Let’s look at the phaseout. Assume that a couple with no children would otherwise make $40,000 a year and gets $2,000 a month, which is $24,000 a year. Past the $40,000, there’s a phaseout. It can’t be too steep or we’re back to really poor incentives to make money. So let’s say it’s a loss of 25 cents for every additional dollar earned. That couple will reach a zero subsidy when it gets to $136,000. (It takes $96,000 in additional income to drive the UBI down to zero.) There will be tens of millions of people in that income range getting subsidies. So Matt is right that the subsidy won’t be as large as the no-phaseout subsidy, but it will be substantial.
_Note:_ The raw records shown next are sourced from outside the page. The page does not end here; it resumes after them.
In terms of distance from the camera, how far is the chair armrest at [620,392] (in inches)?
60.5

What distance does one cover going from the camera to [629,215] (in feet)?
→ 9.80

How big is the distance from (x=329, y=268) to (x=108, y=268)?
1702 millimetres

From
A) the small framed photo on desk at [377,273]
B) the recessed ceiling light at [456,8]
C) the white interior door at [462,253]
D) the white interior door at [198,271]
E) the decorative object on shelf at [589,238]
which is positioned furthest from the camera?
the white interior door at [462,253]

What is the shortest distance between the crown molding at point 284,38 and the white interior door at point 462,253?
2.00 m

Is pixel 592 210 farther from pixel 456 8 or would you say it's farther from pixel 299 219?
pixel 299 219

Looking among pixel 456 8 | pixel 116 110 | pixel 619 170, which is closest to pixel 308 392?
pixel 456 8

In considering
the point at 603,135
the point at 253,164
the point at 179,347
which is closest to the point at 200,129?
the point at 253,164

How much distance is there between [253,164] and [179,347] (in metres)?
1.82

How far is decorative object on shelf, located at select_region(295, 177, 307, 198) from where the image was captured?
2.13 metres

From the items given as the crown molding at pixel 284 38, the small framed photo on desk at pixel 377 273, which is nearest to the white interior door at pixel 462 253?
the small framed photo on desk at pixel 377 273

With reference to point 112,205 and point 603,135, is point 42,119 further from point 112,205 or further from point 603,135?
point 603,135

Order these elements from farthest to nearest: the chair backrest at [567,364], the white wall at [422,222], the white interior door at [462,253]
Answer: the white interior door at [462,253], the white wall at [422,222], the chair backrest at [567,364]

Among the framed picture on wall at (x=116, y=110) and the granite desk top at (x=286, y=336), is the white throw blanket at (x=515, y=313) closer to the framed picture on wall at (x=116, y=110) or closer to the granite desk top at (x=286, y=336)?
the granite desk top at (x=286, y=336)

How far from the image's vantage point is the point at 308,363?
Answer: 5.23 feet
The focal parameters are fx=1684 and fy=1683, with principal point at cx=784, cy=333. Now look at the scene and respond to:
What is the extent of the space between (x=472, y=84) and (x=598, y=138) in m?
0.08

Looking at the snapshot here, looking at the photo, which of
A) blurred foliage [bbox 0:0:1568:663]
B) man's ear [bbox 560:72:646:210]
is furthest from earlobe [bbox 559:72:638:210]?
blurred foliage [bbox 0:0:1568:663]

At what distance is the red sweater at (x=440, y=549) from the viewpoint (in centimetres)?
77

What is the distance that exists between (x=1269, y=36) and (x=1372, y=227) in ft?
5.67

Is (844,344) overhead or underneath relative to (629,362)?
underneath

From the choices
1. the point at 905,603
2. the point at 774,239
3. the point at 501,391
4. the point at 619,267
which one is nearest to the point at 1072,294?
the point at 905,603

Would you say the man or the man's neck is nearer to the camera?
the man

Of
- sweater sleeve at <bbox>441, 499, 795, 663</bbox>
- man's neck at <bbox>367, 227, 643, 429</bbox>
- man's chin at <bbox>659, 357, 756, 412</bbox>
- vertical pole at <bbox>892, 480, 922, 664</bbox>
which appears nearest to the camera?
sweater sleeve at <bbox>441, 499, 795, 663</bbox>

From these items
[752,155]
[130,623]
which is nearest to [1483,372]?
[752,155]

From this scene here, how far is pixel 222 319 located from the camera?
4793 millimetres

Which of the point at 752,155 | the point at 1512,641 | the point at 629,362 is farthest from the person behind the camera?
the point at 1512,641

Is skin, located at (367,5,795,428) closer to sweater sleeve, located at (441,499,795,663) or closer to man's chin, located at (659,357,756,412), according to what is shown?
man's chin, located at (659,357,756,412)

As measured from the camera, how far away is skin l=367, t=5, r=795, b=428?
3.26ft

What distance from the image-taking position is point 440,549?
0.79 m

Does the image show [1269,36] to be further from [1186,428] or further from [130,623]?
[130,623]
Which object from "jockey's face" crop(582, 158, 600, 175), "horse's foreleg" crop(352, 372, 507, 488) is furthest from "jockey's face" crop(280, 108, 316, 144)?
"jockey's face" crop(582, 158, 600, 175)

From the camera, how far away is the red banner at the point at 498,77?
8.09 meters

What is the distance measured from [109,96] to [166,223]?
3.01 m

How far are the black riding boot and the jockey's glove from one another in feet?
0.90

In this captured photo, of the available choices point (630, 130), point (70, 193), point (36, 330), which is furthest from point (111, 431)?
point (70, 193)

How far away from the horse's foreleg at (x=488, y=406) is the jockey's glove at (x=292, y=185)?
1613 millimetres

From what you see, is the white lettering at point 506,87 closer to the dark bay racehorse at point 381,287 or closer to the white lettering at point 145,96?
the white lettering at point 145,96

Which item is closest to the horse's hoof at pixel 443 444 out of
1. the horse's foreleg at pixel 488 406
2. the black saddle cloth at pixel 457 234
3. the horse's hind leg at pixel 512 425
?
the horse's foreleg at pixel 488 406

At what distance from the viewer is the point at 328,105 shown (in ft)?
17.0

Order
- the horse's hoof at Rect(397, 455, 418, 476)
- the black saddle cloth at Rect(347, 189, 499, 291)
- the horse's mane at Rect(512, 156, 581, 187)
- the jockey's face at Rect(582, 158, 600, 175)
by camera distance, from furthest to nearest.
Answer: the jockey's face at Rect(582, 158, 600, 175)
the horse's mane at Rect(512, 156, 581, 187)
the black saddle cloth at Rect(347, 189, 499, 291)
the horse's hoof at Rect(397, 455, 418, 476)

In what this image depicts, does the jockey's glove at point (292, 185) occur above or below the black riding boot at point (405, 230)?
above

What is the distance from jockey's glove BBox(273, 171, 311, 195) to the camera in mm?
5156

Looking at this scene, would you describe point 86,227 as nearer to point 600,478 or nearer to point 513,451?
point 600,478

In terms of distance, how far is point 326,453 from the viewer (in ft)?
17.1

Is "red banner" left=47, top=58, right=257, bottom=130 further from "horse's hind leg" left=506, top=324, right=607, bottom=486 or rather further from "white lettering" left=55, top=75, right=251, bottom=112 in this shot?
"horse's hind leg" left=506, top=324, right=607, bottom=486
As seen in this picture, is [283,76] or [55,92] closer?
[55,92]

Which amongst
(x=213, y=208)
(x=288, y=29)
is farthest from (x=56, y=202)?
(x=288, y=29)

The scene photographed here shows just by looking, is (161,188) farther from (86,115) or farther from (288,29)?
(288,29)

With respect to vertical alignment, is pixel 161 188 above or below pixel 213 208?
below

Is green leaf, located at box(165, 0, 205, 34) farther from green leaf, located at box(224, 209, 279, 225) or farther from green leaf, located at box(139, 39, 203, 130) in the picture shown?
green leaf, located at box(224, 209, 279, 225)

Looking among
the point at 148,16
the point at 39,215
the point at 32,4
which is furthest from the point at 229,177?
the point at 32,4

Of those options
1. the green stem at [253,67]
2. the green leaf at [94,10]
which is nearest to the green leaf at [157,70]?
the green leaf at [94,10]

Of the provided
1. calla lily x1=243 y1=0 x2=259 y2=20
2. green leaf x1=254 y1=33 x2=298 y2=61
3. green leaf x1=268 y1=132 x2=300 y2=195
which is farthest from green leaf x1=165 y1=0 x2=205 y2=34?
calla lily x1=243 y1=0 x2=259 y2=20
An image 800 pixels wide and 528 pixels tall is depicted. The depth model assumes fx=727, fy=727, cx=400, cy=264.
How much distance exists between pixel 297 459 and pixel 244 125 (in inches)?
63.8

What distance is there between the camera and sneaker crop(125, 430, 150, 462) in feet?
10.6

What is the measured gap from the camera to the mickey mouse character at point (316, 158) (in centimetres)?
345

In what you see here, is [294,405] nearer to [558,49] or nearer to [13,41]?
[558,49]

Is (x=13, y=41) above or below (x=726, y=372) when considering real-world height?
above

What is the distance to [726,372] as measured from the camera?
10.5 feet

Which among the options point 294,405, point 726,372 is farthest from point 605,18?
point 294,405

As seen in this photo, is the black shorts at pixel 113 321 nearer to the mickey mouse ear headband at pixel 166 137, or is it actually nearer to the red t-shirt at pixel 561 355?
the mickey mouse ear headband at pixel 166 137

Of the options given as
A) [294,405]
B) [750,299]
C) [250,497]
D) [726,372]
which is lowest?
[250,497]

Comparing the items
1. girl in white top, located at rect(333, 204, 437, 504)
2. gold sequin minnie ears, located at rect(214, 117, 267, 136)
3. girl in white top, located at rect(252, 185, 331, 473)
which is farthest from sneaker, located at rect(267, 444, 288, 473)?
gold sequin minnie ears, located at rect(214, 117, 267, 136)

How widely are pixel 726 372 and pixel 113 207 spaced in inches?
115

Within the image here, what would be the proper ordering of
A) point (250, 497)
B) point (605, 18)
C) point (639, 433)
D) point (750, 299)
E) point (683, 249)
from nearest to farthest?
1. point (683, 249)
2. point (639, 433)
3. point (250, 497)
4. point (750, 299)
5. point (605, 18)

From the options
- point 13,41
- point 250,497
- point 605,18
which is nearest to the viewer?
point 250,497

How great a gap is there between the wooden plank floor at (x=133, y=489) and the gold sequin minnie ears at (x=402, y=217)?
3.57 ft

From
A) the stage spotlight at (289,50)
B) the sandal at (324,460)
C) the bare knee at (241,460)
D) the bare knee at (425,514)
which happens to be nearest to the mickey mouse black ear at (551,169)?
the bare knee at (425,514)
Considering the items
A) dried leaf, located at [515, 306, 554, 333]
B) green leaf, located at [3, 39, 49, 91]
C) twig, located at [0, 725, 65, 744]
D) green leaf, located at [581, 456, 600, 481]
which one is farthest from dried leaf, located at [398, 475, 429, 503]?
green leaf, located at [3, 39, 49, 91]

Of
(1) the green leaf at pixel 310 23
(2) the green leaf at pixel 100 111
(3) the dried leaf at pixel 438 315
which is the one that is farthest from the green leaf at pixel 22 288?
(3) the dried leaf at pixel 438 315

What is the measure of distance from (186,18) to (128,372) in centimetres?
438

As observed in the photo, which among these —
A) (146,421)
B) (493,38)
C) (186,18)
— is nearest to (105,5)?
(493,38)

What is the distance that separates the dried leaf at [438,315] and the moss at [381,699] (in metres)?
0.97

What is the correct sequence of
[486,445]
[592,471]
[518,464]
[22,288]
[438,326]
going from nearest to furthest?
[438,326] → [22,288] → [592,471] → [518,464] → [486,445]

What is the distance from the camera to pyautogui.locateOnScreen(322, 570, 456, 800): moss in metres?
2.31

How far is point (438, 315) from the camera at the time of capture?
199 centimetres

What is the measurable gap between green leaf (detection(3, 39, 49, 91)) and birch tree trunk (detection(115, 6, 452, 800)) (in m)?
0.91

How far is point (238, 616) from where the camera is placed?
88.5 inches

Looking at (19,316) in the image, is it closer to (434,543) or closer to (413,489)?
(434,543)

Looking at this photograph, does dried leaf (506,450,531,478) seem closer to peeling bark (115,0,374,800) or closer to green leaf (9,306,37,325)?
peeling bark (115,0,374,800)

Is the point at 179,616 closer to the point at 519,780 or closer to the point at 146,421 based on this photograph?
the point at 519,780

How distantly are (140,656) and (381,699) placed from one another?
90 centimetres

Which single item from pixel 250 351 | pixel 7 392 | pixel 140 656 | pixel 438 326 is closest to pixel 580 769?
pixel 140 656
Also, there will be a 25-percentage-point diminished incentive to work for tens of millions of people. Many of them will be in a 12% federal tax bracket and a 4 or 5% state tax bracket, along with a 7.65% payroll tax bracket. (We really should count much of the employer’s portion but I’ll leave that out.) So that’s a marginal tax rate of 24 to 25%. Add in 25 percentage points and you get a whopping 49 to 50%. In other words, they will net $1 for every additional $2 in income.

In saying that the net cost of a UBI would be considerably lower with a surtax, Matt almost seems to be treating a lump-sum subsidy as equivalent, but in opposite direction, to a higher marginal tax rate. But they aren’t equivalent. When the government is trying to get hundreds of billions of dollars back by imposing probably about a ten-percentage-point increase in marginal tax rates on tens of millions of high-income people, that definitely affects their incentives to work, to buy tax-deductible items (a more expensive house, for example), to buy tax-free municipal bonds (as high-income people did before the 1986 Tax Reform Act), and to hide income.

Finally, I’ll just make a point that I saw Bryan Caplan make in a debate on UBI some years ago. He pointed to his father, who is not close to being a libertarian but who strongly objects to putting tens of millions of additional adults on welfare. Bryan said, “Libertarians should be at least as libertarian as my father.”

Two additional points.

First, note that this discussion is happening at a time when we are seeing federal deficits equal to over 5% of GDP for many years. There’s only starting to be a discussion of which programs to cut or pare and which taxes to raise. So advocating a massively expensive new program with accompanying tax increases is irresponsible.

Second, for a detailed look at the case against a UBI that has held up well, check my “A Philosophical Economist’s Case against a Government-Guaranteed Basic Income,” Independent Review, v. 19, n. 4, Spring 2015.